▶ **The problem**:
Turn the records into a two-column CSV with the columns "text" and "answer". Start with the line containing "Is the answer" and go through the end of the records. Give one row per item, put each field in quotes with line breaks changed to spaces, and leave out the pictures.
START
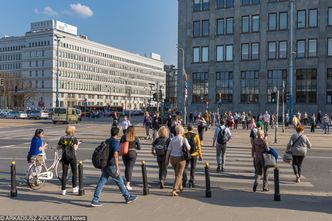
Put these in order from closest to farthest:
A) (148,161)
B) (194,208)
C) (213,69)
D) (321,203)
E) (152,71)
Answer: (194,208), (321,203), (148,161), (213,69), (152,71)

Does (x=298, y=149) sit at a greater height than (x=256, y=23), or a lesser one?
lesser

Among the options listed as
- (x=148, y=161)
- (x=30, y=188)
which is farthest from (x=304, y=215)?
(x=148, y=161)

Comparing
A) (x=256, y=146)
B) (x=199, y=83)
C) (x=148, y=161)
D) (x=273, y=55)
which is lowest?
(x=148, y=161)

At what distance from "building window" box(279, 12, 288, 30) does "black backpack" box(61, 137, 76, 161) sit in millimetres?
48819

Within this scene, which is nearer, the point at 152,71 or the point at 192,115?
the point at 192,115

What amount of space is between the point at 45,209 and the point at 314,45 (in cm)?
4983

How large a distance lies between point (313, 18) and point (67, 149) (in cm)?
4910

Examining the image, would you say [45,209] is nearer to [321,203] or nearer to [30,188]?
[30,188]

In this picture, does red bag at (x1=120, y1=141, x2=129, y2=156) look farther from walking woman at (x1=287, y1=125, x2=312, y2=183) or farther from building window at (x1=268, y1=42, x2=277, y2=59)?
building window at (x1=268, y1=42, x2=277, y2=59)

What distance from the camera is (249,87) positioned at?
182 feet

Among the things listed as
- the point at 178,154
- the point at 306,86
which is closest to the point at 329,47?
the point at 306,86

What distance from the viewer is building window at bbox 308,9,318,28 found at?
51188 mm

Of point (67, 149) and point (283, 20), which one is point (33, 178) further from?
point (283, 20)

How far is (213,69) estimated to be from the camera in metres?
57.8
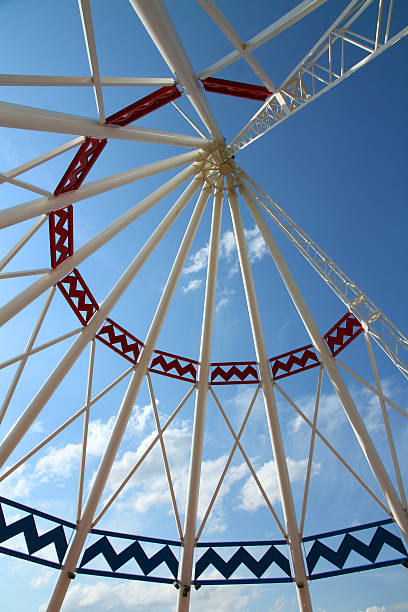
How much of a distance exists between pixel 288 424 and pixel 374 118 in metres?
16.5

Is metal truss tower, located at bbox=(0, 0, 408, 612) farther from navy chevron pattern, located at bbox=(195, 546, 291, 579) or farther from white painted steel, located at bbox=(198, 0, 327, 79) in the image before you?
white painted steel, located at bbox=(198, 0, 327, 79)

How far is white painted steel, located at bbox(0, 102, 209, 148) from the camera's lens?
9547mm

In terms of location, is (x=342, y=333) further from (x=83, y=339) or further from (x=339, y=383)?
(x=83, y=339)

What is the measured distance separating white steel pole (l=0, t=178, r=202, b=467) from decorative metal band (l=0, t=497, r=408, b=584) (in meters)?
3.79

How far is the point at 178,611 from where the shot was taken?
18109 mm

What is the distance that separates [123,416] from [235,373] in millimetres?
5906

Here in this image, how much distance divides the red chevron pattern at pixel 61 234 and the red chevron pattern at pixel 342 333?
12.3 meters

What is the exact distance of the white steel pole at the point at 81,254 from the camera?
47.6 ft

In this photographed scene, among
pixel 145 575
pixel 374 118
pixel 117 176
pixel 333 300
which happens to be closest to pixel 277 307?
pixel 333 300

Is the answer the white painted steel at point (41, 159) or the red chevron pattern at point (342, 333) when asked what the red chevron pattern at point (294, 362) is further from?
the white painted steel at point (41, 159)

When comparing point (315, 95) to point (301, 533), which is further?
point (301, 533)

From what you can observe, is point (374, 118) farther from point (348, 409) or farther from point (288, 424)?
point (288, 424)

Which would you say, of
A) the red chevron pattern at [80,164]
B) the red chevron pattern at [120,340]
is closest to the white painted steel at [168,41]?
the red chevron pattern at [80,164]

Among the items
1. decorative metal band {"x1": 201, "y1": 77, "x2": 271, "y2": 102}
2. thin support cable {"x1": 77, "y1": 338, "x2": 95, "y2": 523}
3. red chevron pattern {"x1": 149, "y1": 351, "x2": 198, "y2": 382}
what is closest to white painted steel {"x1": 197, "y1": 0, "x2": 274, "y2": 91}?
decorative metal band {"x1": 201, "y1": 77, "x2": 271, "y2": 102}
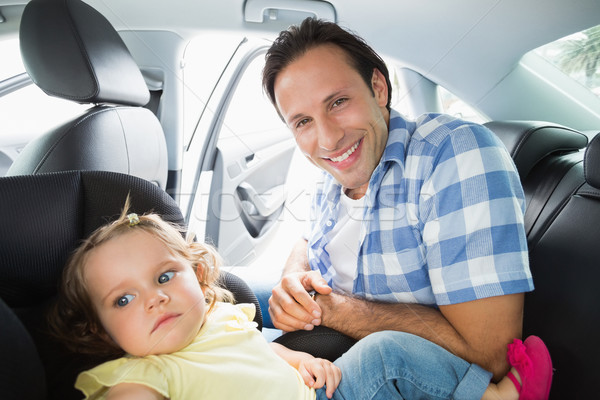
END
▶ **Response for this exercise**:
text,answer
"Is the answer the white painted steel at point (41, 159) or the red chevron pattern at point (342, 333) when asked what the red chevron pattern at point (294, 362) is further from?","the white painted steel at point (41, 159)"
"When comparing point (315, 95) to point (301, 533), which is further?","point (301, 533)"
"From what you can observe, is point (374, 118) farther from point (348, 409) or farther from point (288, 424)?","point (288, 424)"
"Which would you say, of A) the red chevron pattern at [80,164] B) the red chevron pattern at [120,340] is closest to the white painted steel at [168,41]?","the red chevron pattern at [80,164]"
"Among the items 1. decorative metal band {""x1"": 201, ""y1"": 77, ""x2"": 271, ""y2"": 102} 2. thin support cable {""x1"": 77, ""y1"": 338, ""x2"": 95, ""y2"": 523} 3. red chevron pattern {""x1"": 149, ""y1"": 351, ""x2"": 198, ""y2"": 382} what is closest to white painted steel {""x1"": 197, ""y1"": 0, ""x2"": 274, ""y2"": 91}?","decorative metal band {""x1"": 201, ""y1"": 77, ""x2"": 271, ""y2"": 102}"